━━━ Verilen metin ━━━

TV Ahh Televizyon.. Aile ve Çocuklarımızla İletişimin Can Düşmanı

TV Ahh Televizyon.. Aile ve Çocuklarımızla İletişimin Can Düşmanı

Çocuk ve psikoloji.. Çocuk ve iletişim.. Çocuk ve anne baba.. Aslıda bu konular üzerinde günlerce duracağımız, yazıp çizeceğimiz o kadar çok şey var ki.

Çünkü bu konulardaki acılarımız çok çok büyük ve yaralarımız çok derin.. Peki, birey ya da toplumsal anlamda bir çıkış yolumuz yok mu?

Elbette ki var..

Aşağıda web sitemize alıntı yaptığımız Psikolog Kadir Özsöz beyin uzun ve güzel bir makale var. Şayet siz de çözüm arayan ciddi ve sabırlı bir kişi iseniz bunu sonuna kadar okursunuz.

Umulur ki bu makale vesilesiyle bilmeden ve bir kasıt olmadan yaptığınız bir kısım yanlış ve hatalarınıza vakıf olur, kendinizi düzeltir ve bunu paylaşan bir kardeşiniz olarak bana da bir dua edersiniz. Saygılarımla

Kardeşiniz Bekir Yetginbal

ÇOCUKLARLA SAĞLIKLI İLETİŞİM KURMAK

Yazan Psikolog Kadir Özsöz

Öğrencilik yıllarımda bir konferansa katılmıştım. Konferansa yardımcı konuşmacı olarak katılan bir uzman, kendi “Babalık” hikâyesini anlatıyor:

“Baba olacağımı öğrendiğim zaman önce heyecanlandım herkes gibi, ama hemen işe koyuldum” diyor

Ne işi bu? Okumak.

━━━ Veri bölümü ━━━

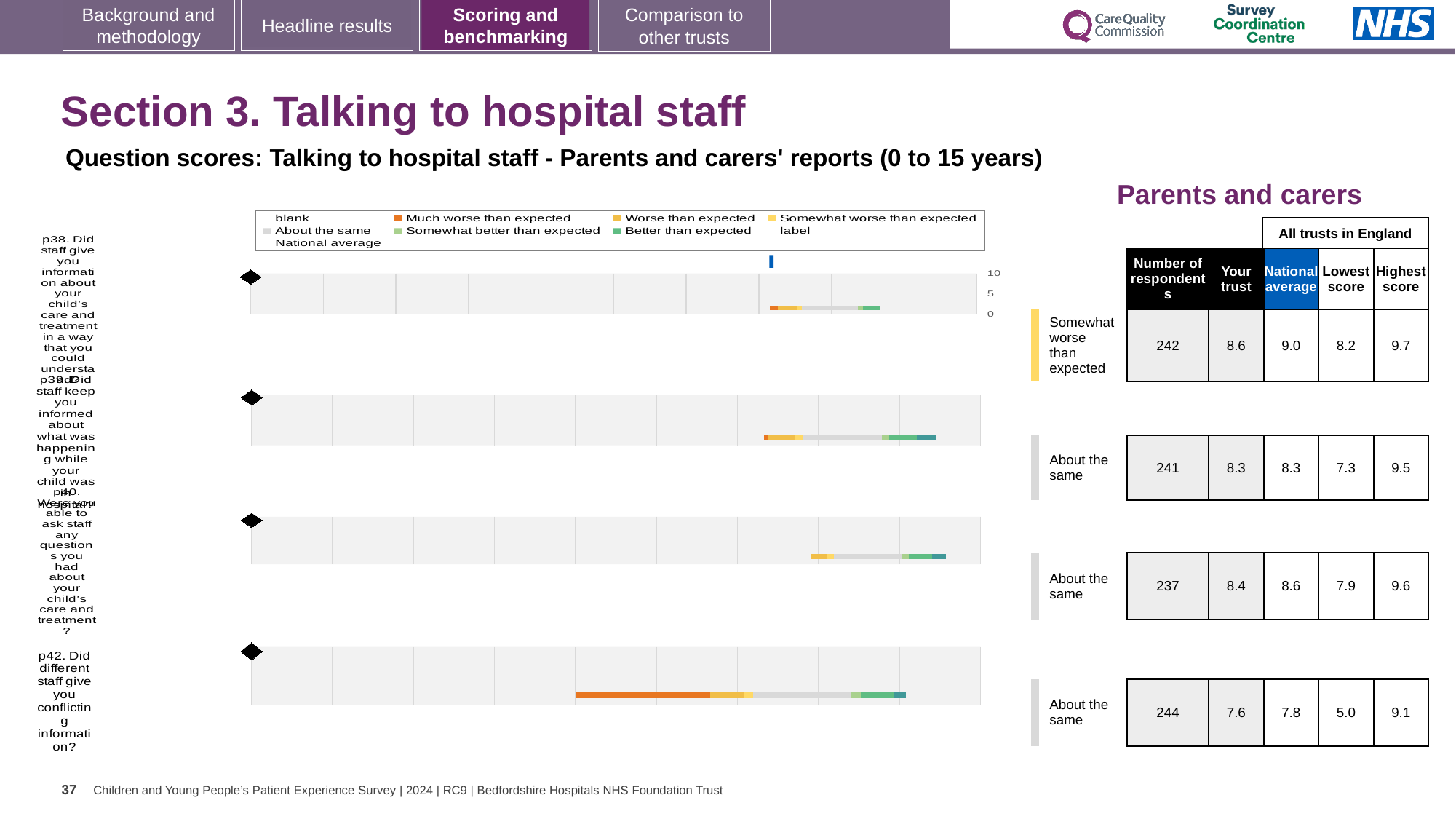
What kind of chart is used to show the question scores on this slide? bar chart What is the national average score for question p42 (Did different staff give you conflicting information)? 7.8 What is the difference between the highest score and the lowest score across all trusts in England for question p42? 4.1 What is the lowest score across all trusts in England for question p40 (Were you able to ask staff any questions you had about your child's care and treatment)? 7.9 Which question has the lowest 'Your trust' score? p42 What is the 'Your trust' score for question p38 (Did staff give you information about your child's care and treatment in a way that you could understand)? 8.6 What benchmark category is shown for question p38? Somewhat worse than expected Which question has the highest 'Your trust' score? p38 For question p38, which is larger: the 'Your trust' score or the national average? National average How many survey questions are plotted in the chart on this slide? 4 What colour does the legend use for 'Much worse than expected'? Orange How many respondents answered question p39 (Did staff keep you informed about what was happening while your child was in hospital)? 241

━━━

# Alıştırmalar:
• A. Verilen metinde "Elbette ki var.." ile başlayıp "sonuna kadar okursunuz." ile biten bölümü aynen yeniden yazın.
• B. Verilen metne göre "ÇOCUKLARLA SAĞLIKLI İLETİŞİM KURMAK" başlıklı makaleyi kim yazmıştır?

# Sırayla yanıtlar:
• A.
Elbette ki var..

Aşağıda web sitemize alıntı yaptığımız Psikolog Kadir Özsöz beyin uzun ve güzel bir makale var. Şayet siz de çözüm arayan ciddi ve sabırlı bir kişi iseniz bunu sonuna kadar okursunuz.

• B. Psikolog Kadir Özsöz.